IMM-844-96
BETWEEN:
MAO, Xiang and SUN, Lianmin
Applicants
- and -
THE MINISTER OF CITIZENSHIP
AND IMMIGRATION
Respondent
REASONS FOR ORDER
PINARD J.
This is an application pursuant to section 18.1 of the Federal Court Act for judicial review of a decision of Susan Dragan, a visa officer at the Commission for Canada in Hong Kong, dated January 9, 1996 and received by the applicant's representative, Dalma Immigration Services, on February 6, 1996. Although the applicant accumulated more than the minimum required number of units of assessment in the Assisted Relative category, the visa officer refused the applicant's application for a permanent residence visa pursuant to her discretionary power under paragraph 11(3)(b) of the Immigration Regulations, 1978 (the "Regulations"). That paragraph reads:
11(3) A visa officer may |
[...] |
(b) refuse to issue an immigrant visa to an immigrant who is awarded the number of units of assessment required by section 9 or 10. |
If, in his opinion, there are good reasons why the number of units of assessment awarded do not reflect the chances of the particular immigrant and his dependants of becoming successfully established in Canada and those reasons have been submitted in writing to, and approved by, a senior immigration officer. |
The visa officer informed the applicant at the interview that while he technically had sufficient points to pass, she was going to recommend that negative discretion be exercised and his application be refused, pursuant to subsection 11(3) of the Immigration Regulations, based upon her belief that he could not successfully establish and be employed in his intended occupation in Canada.

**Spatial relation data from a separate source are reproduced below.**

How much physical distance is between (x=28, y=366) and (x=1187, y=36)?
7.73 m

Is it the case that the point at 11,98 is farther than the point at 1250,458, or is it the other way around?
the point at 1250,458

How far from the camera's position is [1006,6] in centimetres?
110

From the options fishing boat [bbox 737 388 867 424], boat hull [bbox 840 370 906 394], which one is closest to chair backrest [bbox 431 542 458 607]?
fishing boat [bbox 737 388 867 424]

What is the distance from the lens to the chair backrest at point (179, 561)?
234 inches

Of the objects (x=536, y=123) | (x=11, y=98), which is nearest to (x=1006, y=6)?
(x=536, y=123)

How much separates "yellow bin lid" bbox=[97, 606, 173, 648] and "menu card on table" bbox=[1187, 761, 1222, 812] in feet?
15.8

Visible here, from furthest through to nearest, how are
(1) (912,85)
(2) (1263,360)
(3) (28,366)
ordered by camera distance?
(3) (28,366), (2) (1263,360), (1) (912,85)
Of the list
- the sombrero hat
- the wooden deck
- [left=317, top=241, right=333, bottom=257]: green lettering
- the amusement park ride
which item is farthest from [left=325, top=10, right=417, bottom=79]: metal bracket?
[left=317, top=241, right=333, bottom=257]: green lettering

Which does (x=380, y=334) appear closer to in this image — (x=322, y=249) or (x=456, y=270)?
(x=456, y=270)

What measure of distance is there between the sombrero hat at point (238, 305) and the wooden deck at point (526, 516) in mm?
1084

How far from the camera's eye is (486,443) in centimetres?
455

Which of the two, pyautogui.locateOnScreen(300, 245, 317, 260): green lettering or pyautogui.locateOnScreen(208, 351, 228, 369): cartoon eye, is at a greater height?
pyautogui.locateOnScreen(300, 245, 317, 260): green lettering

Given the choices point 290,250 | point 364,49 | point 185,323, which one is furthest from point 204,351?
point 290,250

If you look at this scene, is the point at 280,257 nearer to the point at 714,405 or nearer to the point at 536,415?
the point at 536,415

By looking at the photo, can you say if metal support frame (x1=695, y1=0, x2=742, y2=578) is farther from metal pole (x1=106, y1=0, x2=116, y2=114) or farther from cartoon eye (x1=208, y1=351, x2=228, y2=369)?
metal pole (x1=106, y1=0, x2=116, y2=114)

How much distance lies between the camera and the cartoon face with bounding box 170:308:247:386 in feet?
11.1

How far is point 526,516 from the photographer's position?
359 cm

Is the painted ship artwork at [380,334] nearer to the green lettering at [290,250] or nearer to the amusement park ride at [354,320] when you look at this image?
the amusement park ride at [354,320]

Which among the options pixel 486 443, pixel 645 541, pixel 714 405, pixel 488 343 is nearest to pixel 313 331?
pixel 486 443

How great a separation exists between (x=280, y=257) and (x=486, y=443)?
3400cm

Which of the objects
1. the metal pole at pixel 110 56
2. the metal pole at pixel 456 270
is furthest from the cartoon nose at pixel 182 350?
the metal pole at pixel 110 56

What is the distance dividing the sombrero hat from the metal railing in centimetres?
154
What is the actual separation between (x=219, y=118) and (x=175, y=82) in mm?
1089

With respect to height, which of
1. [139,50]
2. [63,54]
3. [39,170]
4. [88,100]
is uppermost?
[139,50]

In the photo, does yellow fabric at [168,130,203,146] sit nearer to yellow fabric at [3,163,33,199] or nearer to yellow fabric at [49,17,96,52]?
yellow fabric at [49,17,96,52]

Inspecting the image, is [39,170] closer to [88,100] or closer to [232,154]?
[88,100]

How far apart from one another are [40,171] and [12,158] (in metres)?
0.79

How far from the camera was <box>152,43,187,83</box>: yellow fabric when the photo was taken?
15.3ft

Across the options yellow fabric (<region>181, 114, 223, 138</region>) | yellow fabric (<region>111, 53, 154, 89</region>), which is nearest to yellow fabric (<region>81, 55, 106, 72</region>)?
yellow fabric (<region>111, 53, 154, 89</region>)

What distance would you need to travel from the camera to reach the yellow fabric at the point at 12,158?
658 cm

On November 9, 1995, the visa officer forwarded her Request for Use of Negative Discretion to a senior immigration officer. That request reads in part:
Reasons for Negative Discretion: |
- PI is from PRC and works in a PRC state-owned company. Rarely uses English and although he claimed to know English well, had serious communications difficulties during the interview and an interpreter was required. PI would not be able to understand instructions from an employer or client. Likewise employer or client would have serious difficulty in understanding PI. |
- total personal assets are US$11, 000 (C$14,729) which according to IS 4 would normallybe [sic] sufficient for a person to live on for 6 months in Canada. This does not take into account the cost of airfare/physical move. However, I believe PI would have an extremely difficult time finding any engineering or computer related employment given his major communications difficulty in English and non-existant [sic] French. Given the professional area of employment, it would be expected that a significant part if not all of his work would be conducted in either of those two languages. I believe that he would require significantly more time to find employment and would quickly run out of the minimal funds that he has such that he would likely require social assistance. I therefore request the use of negative discretion as per R11(3). |
This request for the exercise of negative discretion was reviewed and approved by a senior immigration officer on November 13, 1995.
By letter dated January 9, 1996, visa officer Susan Dragan informed the applicant that his application for permanent residence in Canada had been refused.
In my opinion, the applicant has failed to establish that the visa officer acted unreasonably in exercising her discretion to refuse his application for permanent residence in Canada, pursuant to paragraph 11(3)(b) of the Act. The visa officer acted in accordance with the requirements of the Law and the Regulations by first submitting her reasons for recommending the negative exercise of discretion to a senior immigration officer for approval. In my view, the reasons cited by the visa officer in support of her negative decision, namely the applicant's deficient English language skills and his limited funds, were relevant considerations which accurately reflect his chances of becoming successfully established economically in Canada (see Chen v. Canada (M.C.I.), [1991] 3 F.C. 350 (T.D.); [1994] 1 F.C. 639 (C.A.); and [1995] 1 S.C.R. 725). Provided that the reasons invoked by the visa officer for exercising negative discretion are relevant to the applicant's chance of becoming successfully established economically in Canada, and not to some other measure of success, he or she may properly base his or her decision on any number of factors, including those found in Schedule I of the Regulations (see Covrig v. Canada (M.C.I.), [1995] 104 F.T.R. 41 (F.C.T.D.); and Savin v. Canada (M.C.I.), [1995] 102 F.T.R. 67 (F.C.T.D.) at p. 71).
Accordingly, the application must be dismissed. I agree with counsel for the parties that this case does not involve a serious question of general importance as contemplated by section 83 of the Immigration Act.